By Andrew Stuttaford
Sunday,
February 18, 2024
Ulrich
Speck tweets a quick comment on a story in Die Welt.
The story is disturbing on two levels.
Speck’s
tweet:
Welt reports that Biden proposed [Ursula von
der Leyen] as Nato Sec Gen, but Scholz refused because she “is too critical
towards Moscow, which could become a disadvantage on the long term”.
If Die Welt’s
story is accurate, it’s disturbing that President Biden would think that Ursula
von der Leyen, who is currently the EU’s top bureaucrat, should take NATO’s top
job. There has been nothing particularly distinguished about her time at the
helm in Brussels. But a far more important strike against her is her
unsatisfactory term as Germany’s defense minister between 2013 and 2019. Some
of the country’s problems were the product of a long, long period in which
Germany had neglected its defenses. Nevertheless, von der Leyen doesn’t seem to
have done much to fix them. Germany may have only been spending some 1.2
percent of its GDP on defense at the time (well below the NATO target of 2
percent by 2024), but that was 1.2 percent of a large sum, suggesting that the
problems within the German military were more than just financial.

Entries provided ->
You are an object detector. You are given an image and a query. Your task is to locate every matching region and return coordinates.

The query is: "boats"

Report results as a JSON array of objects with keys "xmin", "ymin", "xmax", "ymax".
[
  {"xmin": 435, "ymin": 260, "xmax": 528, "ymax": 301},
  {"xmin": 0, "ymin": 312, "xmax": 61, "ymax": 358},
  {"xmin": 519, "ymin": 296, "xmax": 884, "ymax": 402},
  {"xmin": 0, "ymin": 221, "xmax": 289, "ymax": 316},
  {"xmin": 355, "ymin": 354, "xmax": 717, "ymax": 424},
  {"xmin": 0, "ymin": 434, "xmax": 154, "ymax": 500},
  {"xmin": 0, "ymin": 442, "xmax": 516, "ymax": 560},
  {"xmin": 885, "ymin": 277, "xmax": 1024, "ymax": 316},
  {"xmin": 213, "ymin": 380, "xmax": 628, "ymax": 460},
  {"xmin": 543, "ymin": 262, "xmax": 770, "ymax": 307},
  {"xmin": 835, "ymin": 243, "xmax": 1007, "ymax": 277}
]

==

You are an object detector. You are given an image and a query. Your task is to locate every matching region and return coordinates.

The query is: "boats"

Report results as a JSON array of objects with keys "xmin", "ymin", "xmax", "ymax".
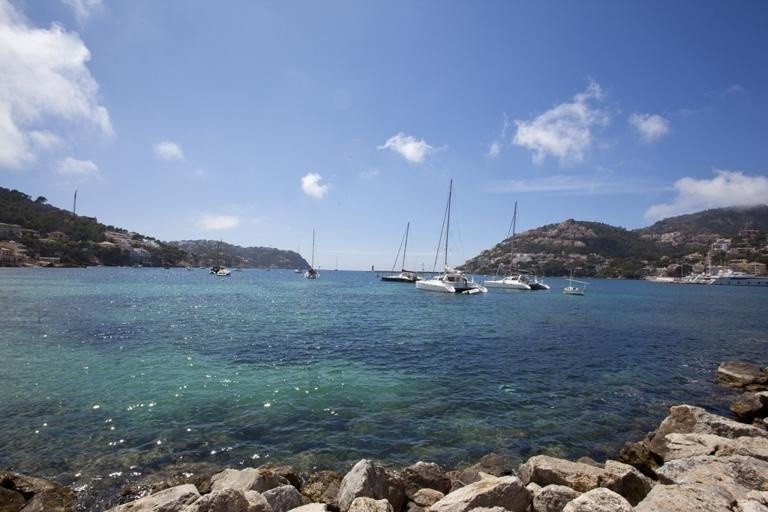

What the exercise asks ->
Answer these questions from the commentary on Ursula von der Leyen:
1. Which newspaper carried the story that Ulrich Speck commented on?
2. Between which years was von der Leyen Germany's defense minister?
3. What percentage of GDP was Germany spending on defense at that time, and what was the NATO target?

Task answer ->
1. Die Welt.
2. Between 2013 and 2019.
3. Germany was spending some 1.2 percent of its GDP on defense, against a NATO target of 2 percent by 2024.